Prof. Dorfman further elaborated upon the framers’ concerns about “general searches.”  The doctrine of minimization and the particularity requirement are designed to prevent such searches. The Riley court explained that a search of a person’s cell phone is more intrusive than a search of his house is. The problem with particularity in searches of cell phones arises because of the plain view doctrine. For example, if officers are conducting a valid search for contraband ‘X’, then officers can seize contraband ‘Y’ so long as contraband ‘Y’ is in plain view during the search for contraband ‘X’. Evidence in plain view of crimes irrelevant to the authorized search is especially problematic in searches of cell phones with immense storage capacities.

According to Chief McNerney, the constitutionality of cell phone searches ultimately “boils down to reasonableness.” Prof. Dorfman explained, however, that “reasonableness” is not all-or-nothing: an individual who uses technology does not necessarily relinquish his right to privacy.

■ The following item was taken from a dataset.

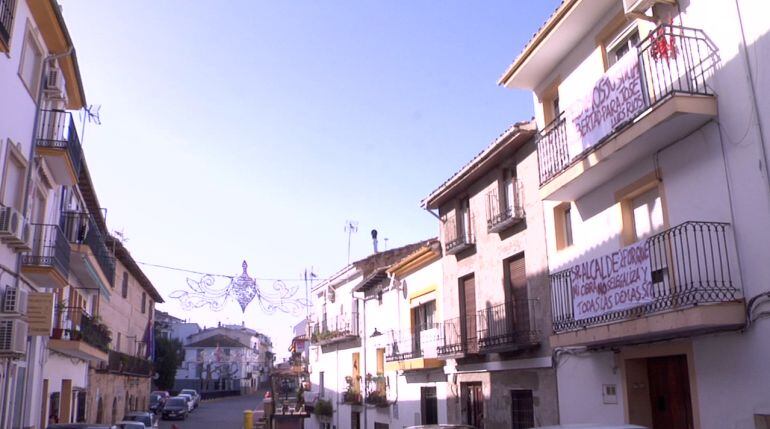 Las pancartas penden en la fachada del vecino que vive justo en frente del Ayuntameinto de La Iruela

Prof. Gershman and the panelists ended the discussion with the framers’ intent: the framers themselves could not have imagined a device like a cell phone. Surprisingly, though, the Supreme Court originalists agreed that cell phones deserve heightened privacy protection. The Supreme Court pushes principles until they become illogical. In United States v. Robinson, 414 U.S. 218 (1973), the assumption that defendant had no expectation of privacy in his cigarette pack rang true. In Riley, however, the assumption that defendants had no expectation of privacy in their cell phones became illogical.

Q &A Session

An astute attendee asked about the significance of Riley’s warrant requirement, given the various exceptions thereto. Namely, if warrantless searches are permissible when no exigent circumstance exists, the owner consents to the search, or the officer conducts an inventory search, then does the warrant requirement change anything?

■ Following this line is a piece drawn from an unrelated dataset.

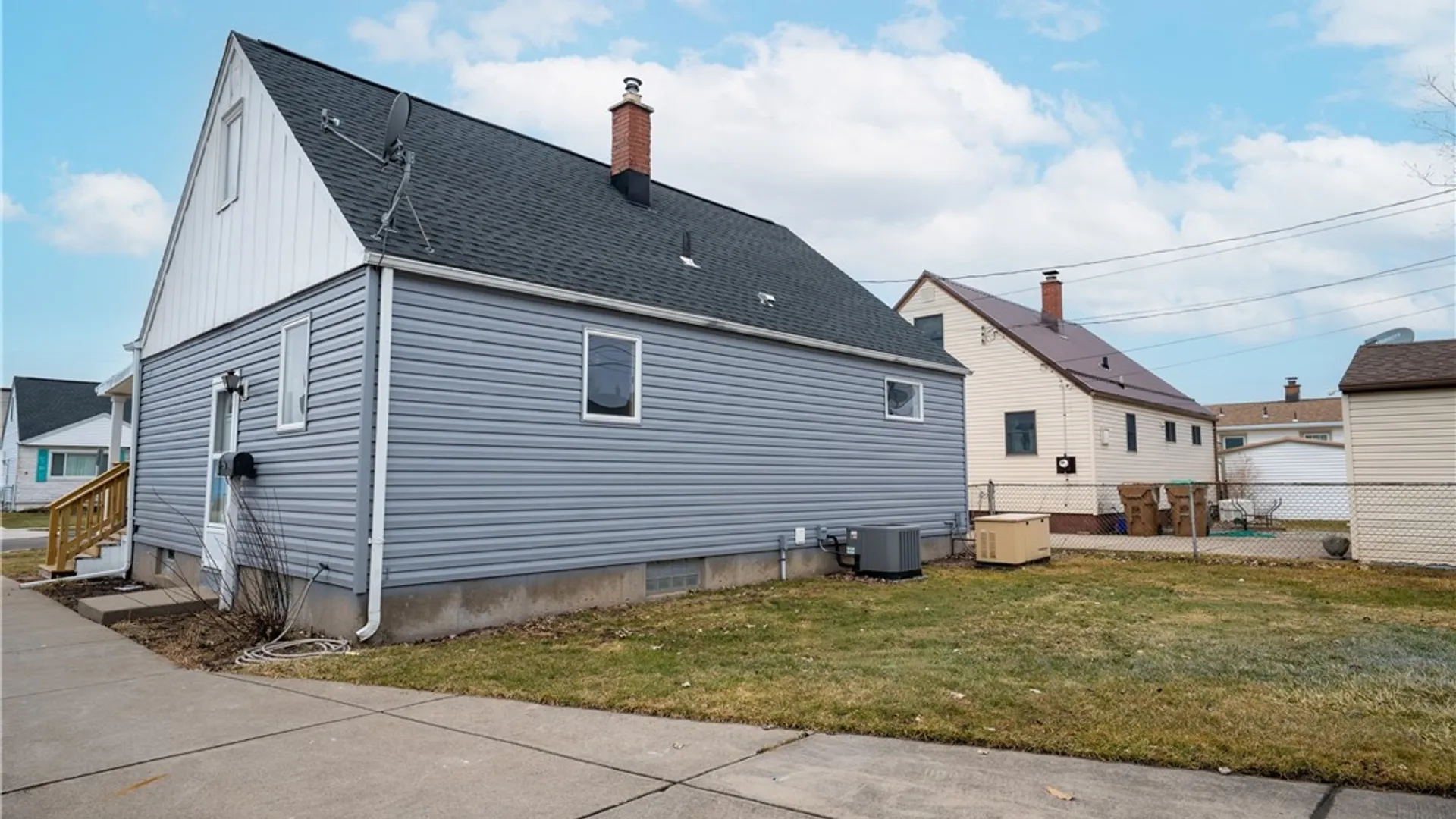 Property at 45 Wallace Avenue, Cheektowaga, NY 14227 47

Although the panel understood exigent circumstances as a valid exception to the warrant requirement for nearly any search, panelists opined about consent and inventory searches. Chief McNerney explained that consent can be problematic.  The NYPD, for example, required specific, written consent forms instead of verbal consent.

A.D.A. Kapp wondered if the exception for inventory searches applies to cell phones: if cell phones are containers, then inventory searches thereof ensure that the owner cannot later claim that data is missing. Riley does not address whether a warrantless inventory search to catalog cell phone data is reasonable under the Fourth Amendment. Prof. Dorfman responded that an inventory search cannot be a ruse for an investigative search: the police have the burden to create a non-investigatory procedure for inventory searches.

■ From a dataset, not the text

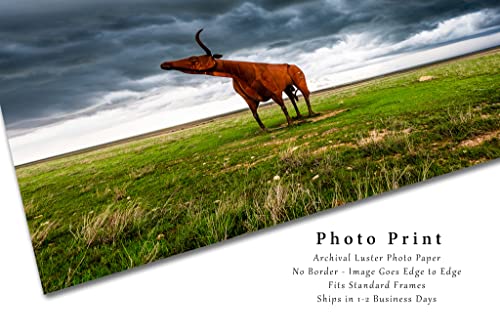 Nyugat-Fotózás Print (keret nélkül) Kép Óriás Acél Longhorn Szobor Alatt viharfelhők a Tavaszi Nap Texasban Tehén Wall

Prof. Dorfman also inquired about whether warrantless searches of other digital devices stored in a vehicle fall under the automobile exception to the warrant requirement. Riley requires a warrant for cell phones within a legal automobile stop, even when officers have probable cause to believe that there is contraband inside the automobile. Riley does not, however, address whether searches of similar devices require warrants within the context of the automobile exception.

Another attendee asked about Riley’s rejection of applying the container analogy to cell phones: are there further implications for searches of similar, non-container devices? The panel agreed that Riley’s rejection of the container analogy to cell phones implies changes in the future of digital searches, but expressed that Riley does not illuminate the nature of those changes. Prof. Dorfman explained the impossibility of applying the constitutional text and framers’ intent to searches of intangible things like digital data: such application is like trying to fit “a square peg into a round hole.”  Prof.  Bender said that it may be best for the legislature to answer such questions.

Prof. Gershman concluded the discussion stating that both the judiciary and the legislature are “behind the curve perpetually” in the light of rapidly changing technology.